Inquietante l'episodio del giugno 2023, quando il bambino era finito in pronto soccorso con lividi sul collo e a una mascella perché la mamma aveva cercato di strozzarlo. Da quel momento in poi il Tribunale stabilì che le visite avvenissero soltanto in forma protetta, fino allo scorso aprile quando la psicologa, dopo vari confronti e incontri con tutte le parti in causa, suggerì che il piccolo vivesse con il padre ma aumentasse la frequentazione con la madre, da sola o in presenza
di educatori e assistenti sociali. «Forse nell'ottica della genitorialità si è voluto dare fiducia a una madre», puntualizza l'avvocato Bridda, senza nascondere che forse «sono stati sottovalutati segnali». Tanto che a breve verrà inviata al ministero della Giustizia una relazione su quella decisione del Tribunale civile di Trieste. La perizia psichiatrica che era stata chiesta, non è stata mai fatta.

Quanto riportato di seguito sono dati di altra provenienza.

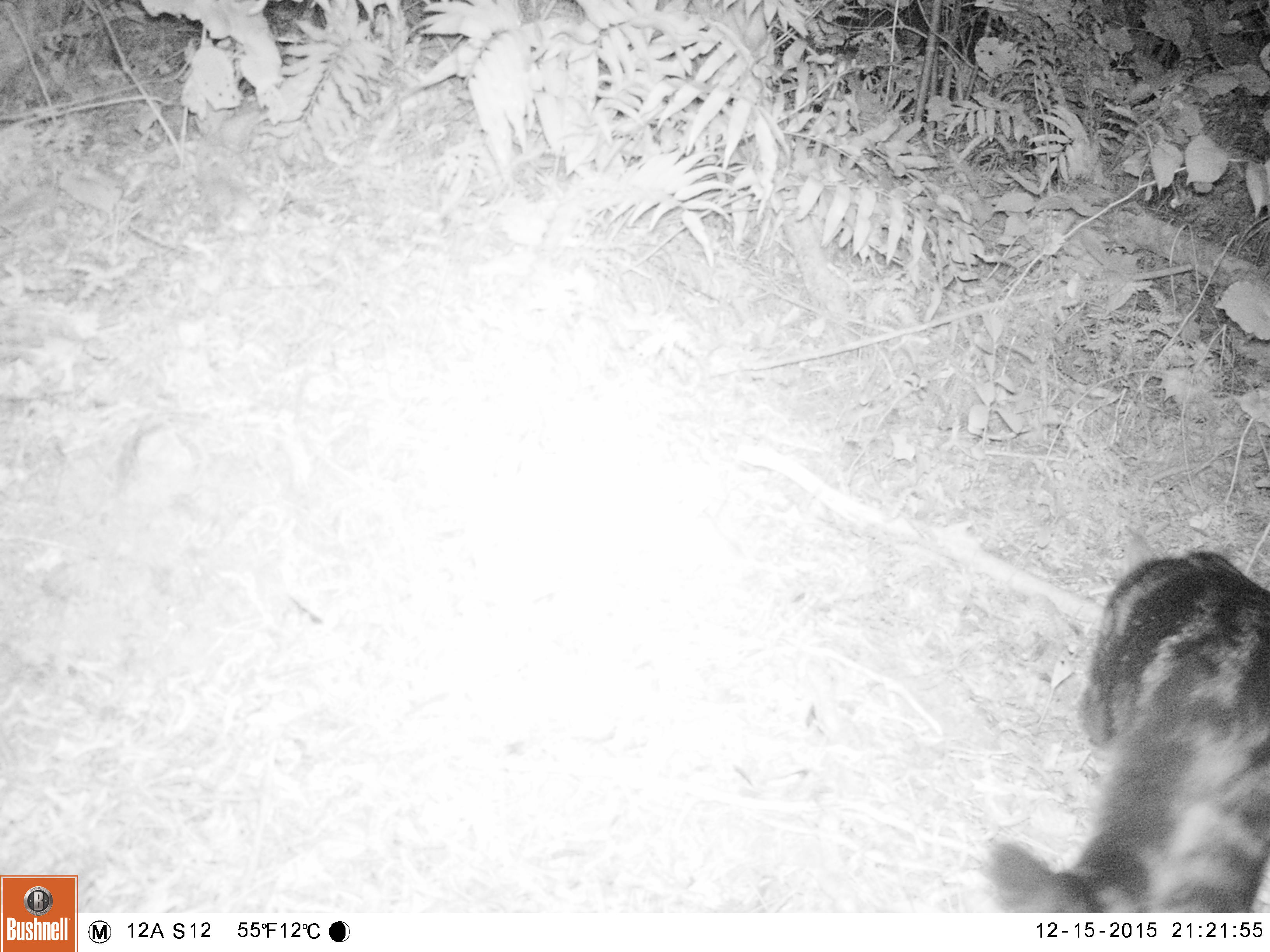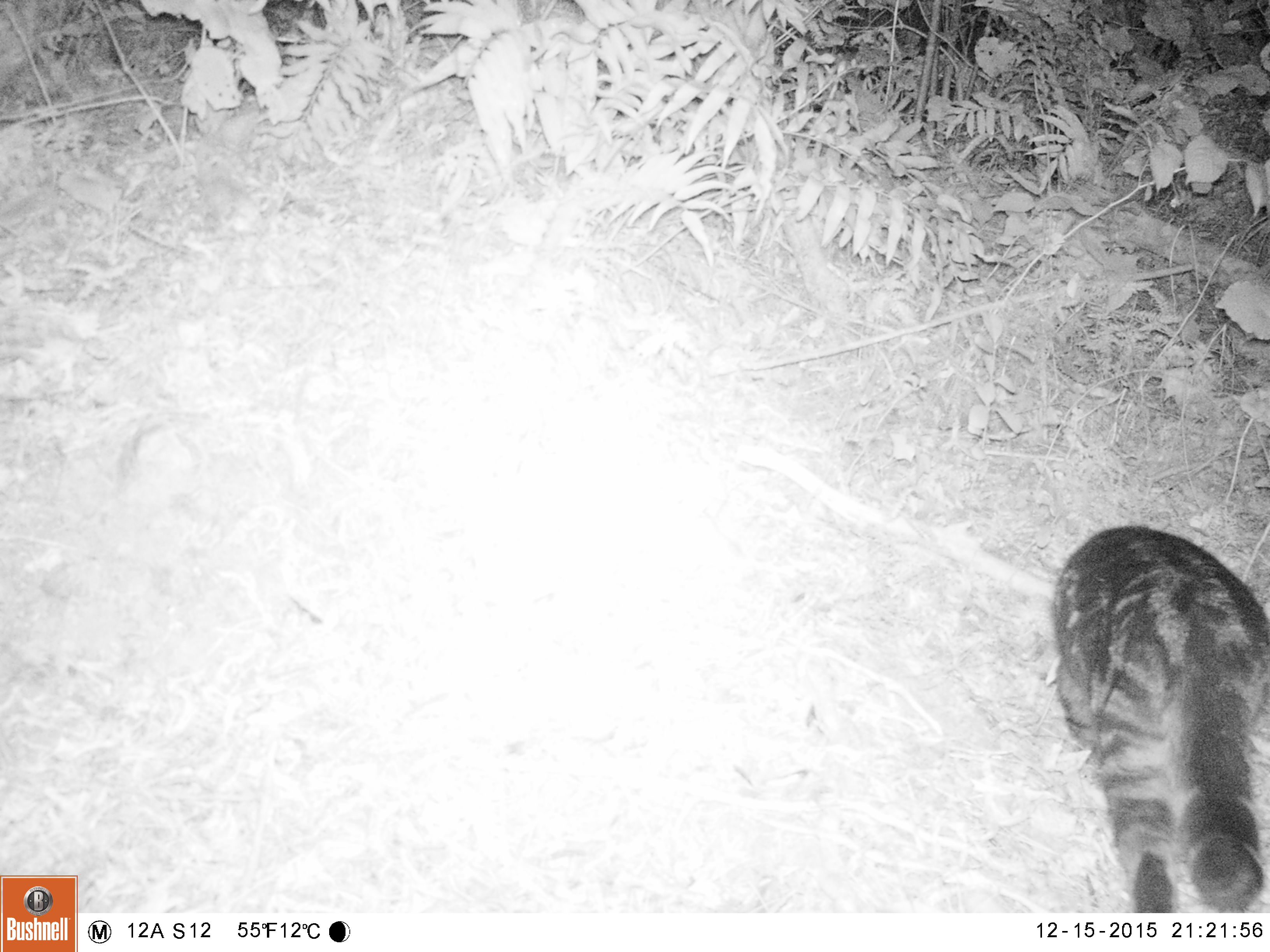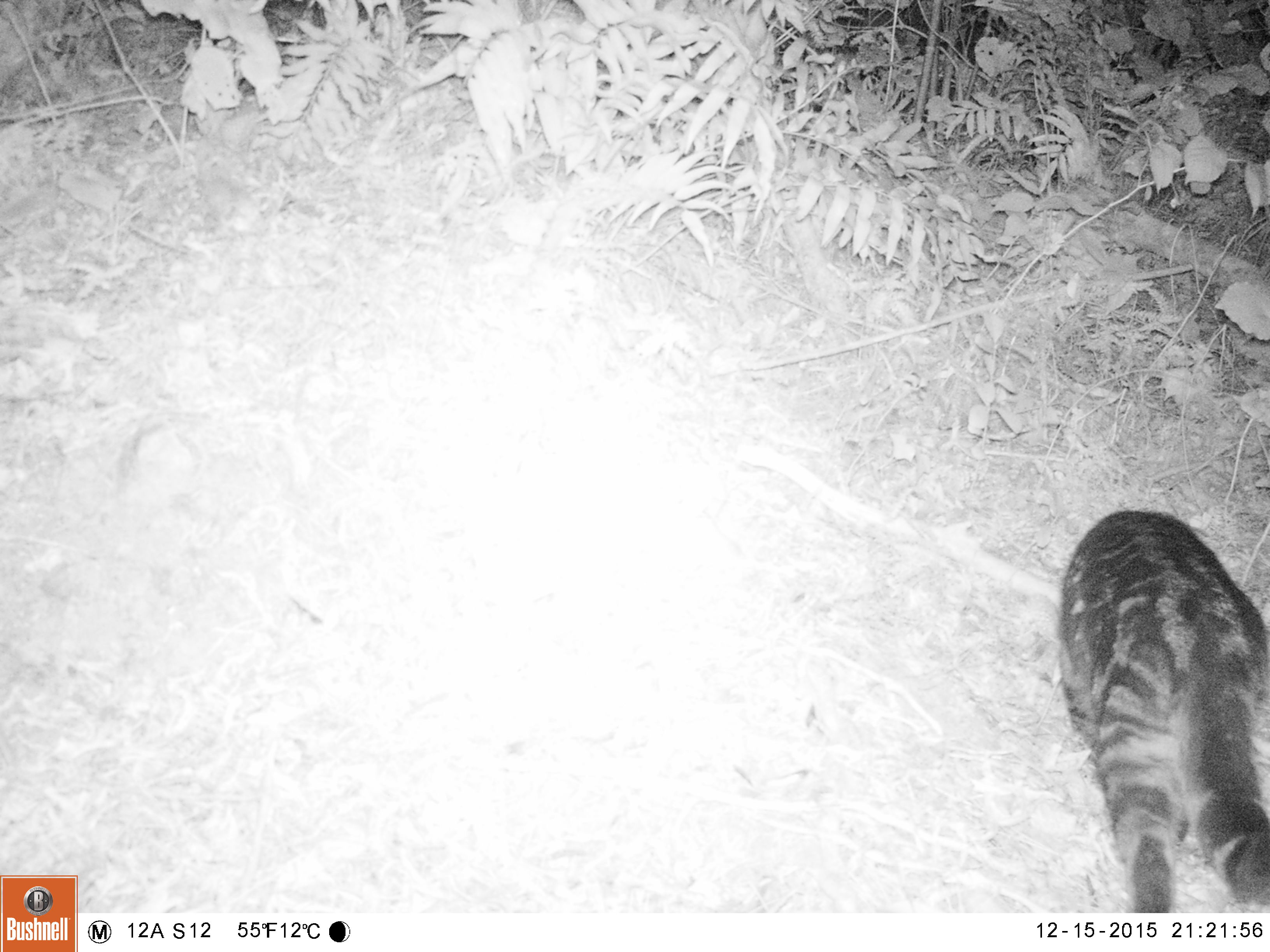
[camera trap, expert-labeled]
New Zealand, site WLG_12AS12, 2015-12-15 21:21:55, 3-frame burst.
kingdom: Animalia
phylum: Chordata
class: Mammalia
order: Carnivora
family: Felidae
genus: Felis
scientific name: Felis catus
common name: domestic cat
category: cat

Forse si farà ora. L'avvocato Chiara Valente, che assiste la 55enne accusata di omicidio volontario pluriaggravato, ha annunciato che chiederà una valutazione clinica psichiatrica sulla capacità di partecipare al processo per la sua cliente. Ieri intanto la donna non ha potuto partecipare all'udienza di convalida del fermo perché è ancora ricoverata in ospedale: mercoledì dopo aver tagliato la gola al figlio avrebbe tentato il suicidio.
Il direttore del centro di salute mentale, Massimo Semenzin, ha spiegato che Olena Stasiuk aveva
cominciato «un percorso nel 2017 ed era stata visitata più volte dopo la problematica separazione dal marito»: «Aveva soprattutto disturbi da ansia. È stata seguita fino al 2023, poi è stata concordata una interruzione».